E.R. – Je pense que là on se retrouve dans la même difficulté qu’on a de penser les choses au sens strategos, de l’action, comment on peut mettre en place et coordonner, ce n’est pas une discipline en tant que telle. La question clé, c’est la multiplication des disciplines et leur orchestration qui est nécessaire, on a la même difficulté sur la stratégie, mais sur celle-ci on a la science politique au-dessus et le stratège est au service du politique.

On pourrait d’ailleurs, si on fait le parallèle avec les armées, mettre en place des hydragos ; si on considère qu’agos c’est agir, c’est organiser, et dans le mot stratégie il y a stratos, c’est la dimension armée et là, il s’agit d’organiser, de leader, de diriger quelque chose à court, moyen ou long terme au profit de questions d’eau. Donc, y réfléchir à la place de la discipline et proposer une façon de le penser, c’est ce qu’on propose : penser système, penser intelligence opérative, penser la mise en œuvre et penser à organiser à travers ce concept d’hydragos, une hydrogouvernance, un peu plus large que la seule gestion intégrée des ressources qui ne me semble pas couvrir tout ça. On est renvoyé à la capacité d’agir. Idéalement, il faudrait une structure qui éduquerait – autrefois, on avait les administrations d’outre-mer qui formaient les gens à gérer des projets collectifs –, et on pourrait réfléchir à quelque chose qui permettrait de former les gens.

> **ENREGISTREMENTS FOURNIS**:
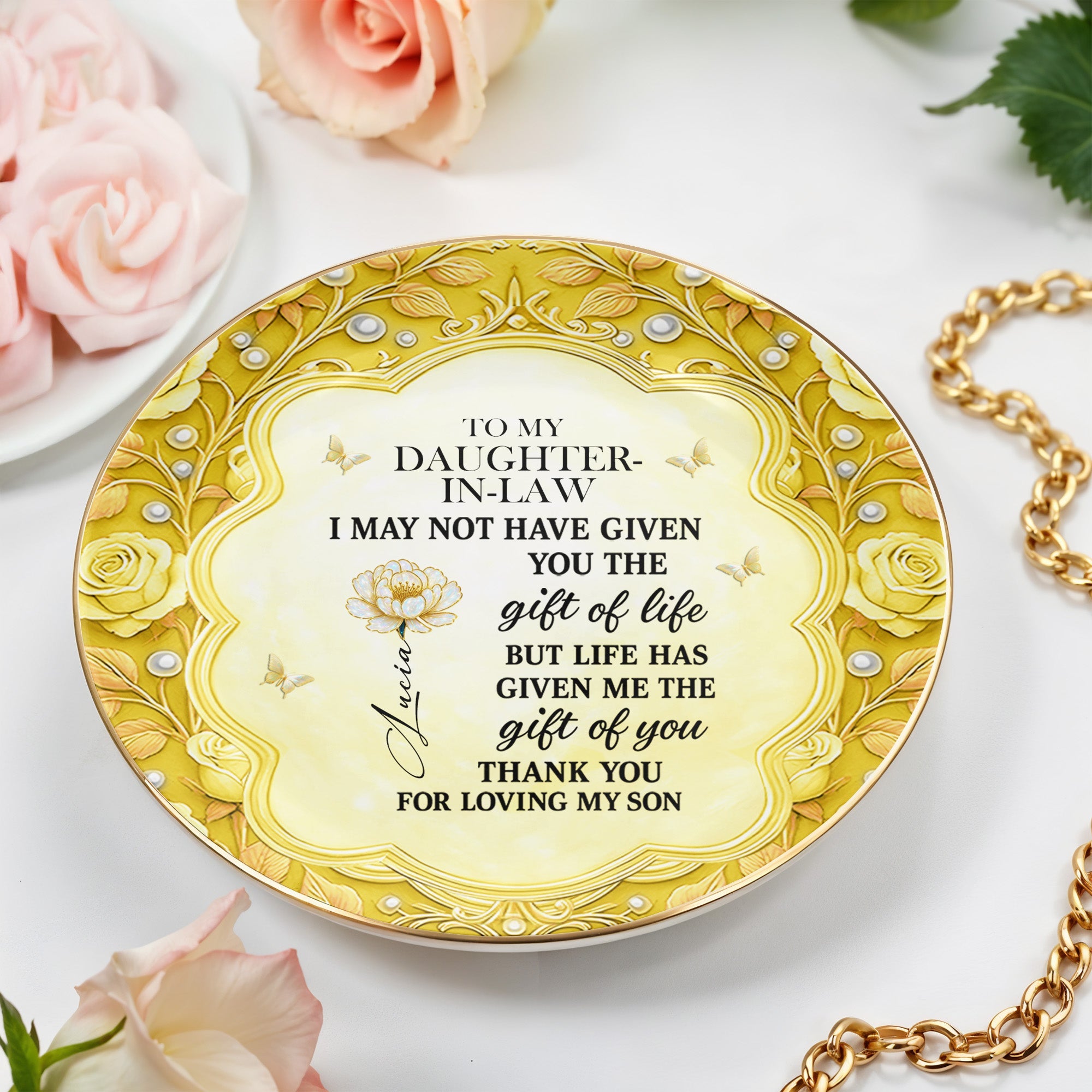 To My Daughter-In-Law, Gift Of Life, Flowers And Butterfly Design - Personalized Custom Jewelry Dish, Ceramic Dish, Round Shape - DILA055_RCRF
--
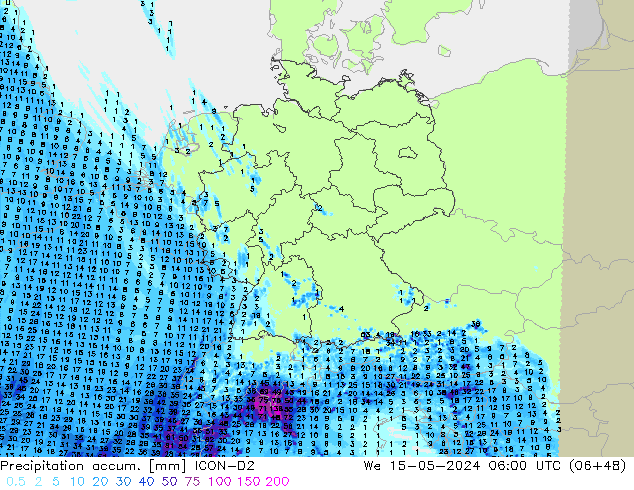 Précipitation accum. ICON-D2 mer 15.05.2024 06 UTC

> **CONSIGNE 1**: D'après le texte source, quelles institutions formaient autrefois les gens à gérer des projets collectifs ?
> **CONSIGNE 2**: Recopiez fidèlement le passage du texte source situé entre « E.R. – Je pense » et « service du politique. », ces deux bornes incluses.

> **RÉPONSE ATTENDUE 1**: Les administrations d'outre-mer.

> **RÉPONSE ATTENDUE 2**:
E.R. – Je pense que là on se retrouve dans la même difficulté qu’on a de penser les choses au sens strategos, de l’action, comment on peut mettre en place et coordonner, ce n’est pas une discipline en tant que telle. La question clé, c’est la multiplication des disciplines et leur orchestration qui est nécessaire, on a la même difficulté sur la stratégie, mais sur celle-ci on a la science politique au-dessus et le stratège est au service du politique.